### Text
= = = = =

Figure 5. Comparative in vivo metabolic flux analyses in the kidney cortex, sciatic nerve, and retina of 24-week-old control and diabetic mice.

Metabolic flux was determined from (A) [¹³C₆]glucose (n = 8/group) or (B) [¹³C₁₆]K palmitate (control n = 5, diabetic n = 8). Metabolites in the diabetic tissues from 24-week-old mice are depicted as upregulated (red), downregulated (blue) or unchanged (gray) compared with control tissues. Upon entry into the TCA cycle through acetyl-CoA, each TCA cycle metabolite incorporates 2 ¹³C labels (m+2). Metabolites resulting from a second turn of the TCA cycle would incorporate 2 (citrate, m+4) or 1 (all other intermediates, m+3) additional ¹³C labels. If labeled pyruvate enters the TCA cycle through oxaloacetate, it will contribute 3 or 5 ¹³C labels (m+3 or m+5) to citrate during condensation with unlabeled or labeled acetyl-CoA, respectively. *P < 0.05, Student’s 2-tailed t test.

Figure 6. Acetylation in the kidney cortex of 24-week-old control and diabetic mice.

Total lysine acetylation was determined by (A) LC/MS and (B) Western blot of kidney cortex lysates from 24-week-old control (db/+) and diabetic (db/db) mice (n = 5/group). (C) Relative acetylation of GAPDH and enoyl-CoA-hydratase/3-hydroxyacyl-CoA dehydrogenase (EHHADH), enzymes involved in glycolysis and β-oxidation, respectively, were determined (n = 3/group). (D) Relative phosphorylation and acetylation of FoxO3a (n = 3/group). *P < 0.05, Student’s 2-tailed t test.

Figure 7. Mitochondrial electron transport chain complex function and expression in the kidney cortex of 24-week-old control and diabetic mice.

(A) Oxygen consumption rate (OCR) was determined in mitochondria isolated from kidney cortex of 24-week-old control and diabetic mice to determine function through electron transport chain (ETC) complex I (n = 3/group). (B) Mitochondrial DNA copy number was determined by qPCR for cytochrome b normalized to actin (n = 7/group). Protein expression of (C) ETC complexes I, II, III, and V (n = 3), (D) cytochrome oxidase 4 (COX4), a subunit of complex IV (n = 5/group), and (E) pyruvate dehydrogenase (PDH) (n = 5/group) were normalized to vinculin. (D and E) The COX4 blot was reprobed for PDH; therefore, the same vinculin control is presented. *P < 0.05, Student’s 2-tailed t test.

= = = = =

### Recorded information
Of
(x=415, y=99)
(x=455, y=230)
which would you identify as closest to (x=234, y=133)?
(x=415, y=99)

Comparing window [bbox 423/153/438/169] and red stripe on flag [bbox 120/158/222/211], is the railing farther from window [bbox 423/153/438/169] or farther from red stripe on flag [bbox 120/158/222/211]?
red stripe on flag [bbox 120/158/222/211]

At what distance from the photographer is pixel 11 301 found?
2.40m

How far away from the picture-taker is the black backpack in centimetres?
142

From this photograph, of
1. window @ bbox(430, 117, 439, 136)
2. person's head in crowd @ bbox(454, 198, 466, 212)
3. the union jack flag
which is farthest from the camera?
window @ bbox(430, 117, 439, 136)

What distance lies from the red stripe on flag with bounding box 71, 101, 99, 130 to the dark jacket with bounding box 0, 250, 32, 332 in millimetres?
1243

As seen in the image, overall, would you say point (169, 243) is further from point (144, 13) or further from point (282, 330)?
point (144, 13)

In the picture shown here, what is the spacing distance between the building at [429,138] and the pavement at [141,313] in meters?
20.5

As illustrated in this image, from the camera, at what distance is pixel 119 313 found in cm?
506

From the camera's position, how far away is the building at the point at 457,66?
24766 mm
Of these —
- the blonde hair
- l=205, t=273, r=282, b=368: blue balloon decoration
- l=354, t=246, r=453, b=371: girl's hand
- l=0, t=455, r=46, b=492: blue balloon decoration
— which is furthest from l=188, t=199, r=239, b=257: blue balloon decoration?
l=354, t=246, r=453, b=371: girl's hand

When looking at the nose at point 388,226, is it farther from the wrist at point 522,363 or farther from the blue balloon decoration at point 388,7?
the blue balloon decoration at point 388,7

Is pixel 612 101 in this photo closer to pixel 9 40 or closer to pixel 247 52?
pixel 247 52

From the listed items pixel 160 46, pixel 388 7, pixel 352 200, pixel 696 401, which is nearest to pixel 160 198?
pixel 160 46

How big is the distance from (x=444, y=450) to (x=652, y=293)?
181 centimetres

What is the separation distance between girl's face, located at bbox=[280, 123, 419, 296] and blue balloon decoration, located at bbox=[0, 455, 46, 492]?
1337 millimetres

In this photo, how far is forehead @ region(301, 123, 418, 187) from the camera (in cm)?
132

= = = = =

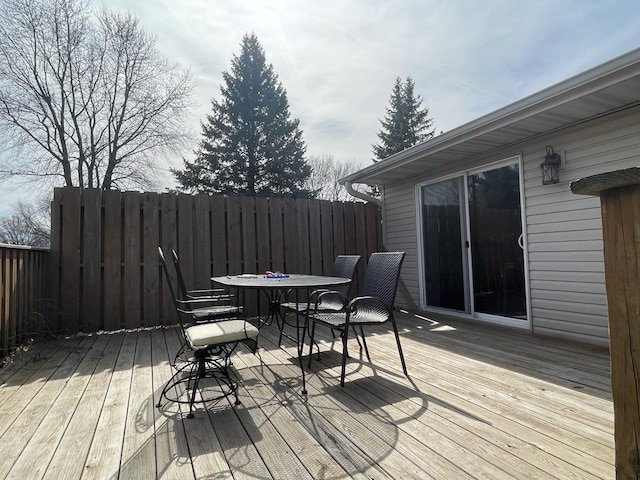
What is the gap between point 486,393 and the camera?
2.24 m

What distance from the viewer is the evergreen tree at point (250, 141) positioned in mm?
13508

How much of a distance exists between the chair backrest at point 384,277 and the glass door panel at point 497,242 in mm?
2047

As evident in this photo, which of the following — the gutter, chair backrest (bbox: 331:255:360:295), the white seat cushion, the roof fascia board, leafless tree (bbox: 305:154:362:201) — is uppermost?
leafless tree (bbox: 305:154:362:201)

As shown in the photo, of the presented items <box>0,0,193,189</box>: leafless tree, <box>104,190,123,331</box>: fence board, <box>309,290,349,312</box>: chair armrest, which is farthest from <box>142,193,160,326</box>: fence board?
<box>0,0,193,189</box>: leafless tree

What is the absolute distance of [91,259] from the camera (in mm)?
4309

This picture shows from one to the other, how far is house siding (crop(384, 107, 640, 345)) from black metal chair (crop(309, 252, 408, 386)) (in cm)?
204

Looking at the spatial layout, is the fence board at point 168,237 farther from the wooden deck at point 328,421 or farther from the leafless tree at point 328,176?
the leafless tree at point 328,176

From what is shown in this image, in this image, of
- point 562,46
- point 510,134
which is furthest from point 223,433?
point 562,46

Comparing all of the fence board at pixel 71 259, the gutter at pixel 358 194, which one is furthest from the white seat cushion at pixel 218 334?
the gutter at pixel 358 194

= = = = =

### Exercise tasks
a – In the figure legends above, rewrite the paragraph beginning "Total lysine acetylation was determined" as a short bulleted list that keeps its main facts.
b – According to the figure legends, what was cytochrome b normalized to when mitochondrial DNA copy number was determined by qPCR?
c – Write the next part of the figure legends, picking up after their last sentence.

### Answers by item number
a –
- Total lysine acetylation in kidney cortex lysates from 24-week-old control (db/+) and diabetic (db/db) mice was measured by (A) LC/MS and (B) Western blot (n = 5/group).
- (C) Relative acetylation was measured for GAPDH (glycolysis) and EHHADH (β-oxidation) (n = 3/group).
- (D) Relative phosphorylation and acetylation of FoxO3a were measured (n = 3/group).
- Significance was set at *P < 0.05 by Student's 2-tailed t test.

b – Actin.

c –
Figure 8. Metabolomic analysis of urines from diabetic and control subjects.

(A and B) Levels of glycolytic and TCA cycle metabolites in urine from diabetic subjects from the (A) Southwestern American Indian cohort (n = 26) or (B) FinnDiane study (n = 72) compared with control subjects (n = 28) enrolled in the FinnDiane study. *P < 0.05, Student’s 2-tailed t test. (C and D) Levels of (C) glycolytic and (D) TCA cycle metabolites in baseline urine from control, diabetic resistor, and diabetic progressor subjects enrolled in the FIND study (n = 10/group). *P ≤ 0.05 versus controls; °P ≤ 0.05 versus controls and resistors, 1-way ANOVA with Tukey’s multiple comparisons.

Figure 9. Schema of glucose and fatty acid metabolism in the diabetic proximal tubule cell.

As the glucose concentration in plasma or urine increases, more glucose is transported into kidney proximal tubule cells. Glycolysis increases, resulting in increased pyruvate levels and TCA cycle activity in the mitochondria. Fatty acids are broken down into acyl-CoAs and transported across the mitochondrial membrane as acylcarnitines. β-Oxidation increases, resulting in increased TCA cycle activity. Although mitochondrial metabolism is elevated, there is a concurrent lack of increased ATP production through the electron transport chain (26). We propose that an uncoupling between mitochondrial metabolism and oxidative phosphorylation may underlie the metabolic phenotype of diabetic kidney disease. The increased TCA cycle metabolites can perturb normal cellular function. High levels of citrate can be used as a substrate for post-translational modifications (PTMs), such as acetylation (Ac), which can alter the activity of metabolic enzymes and localization of transcription factors. Succinate, through GPR91, can activate the renin-angiotensin system, and fumarate can induce HIF-1α. These perturbations can promote progression of DKD.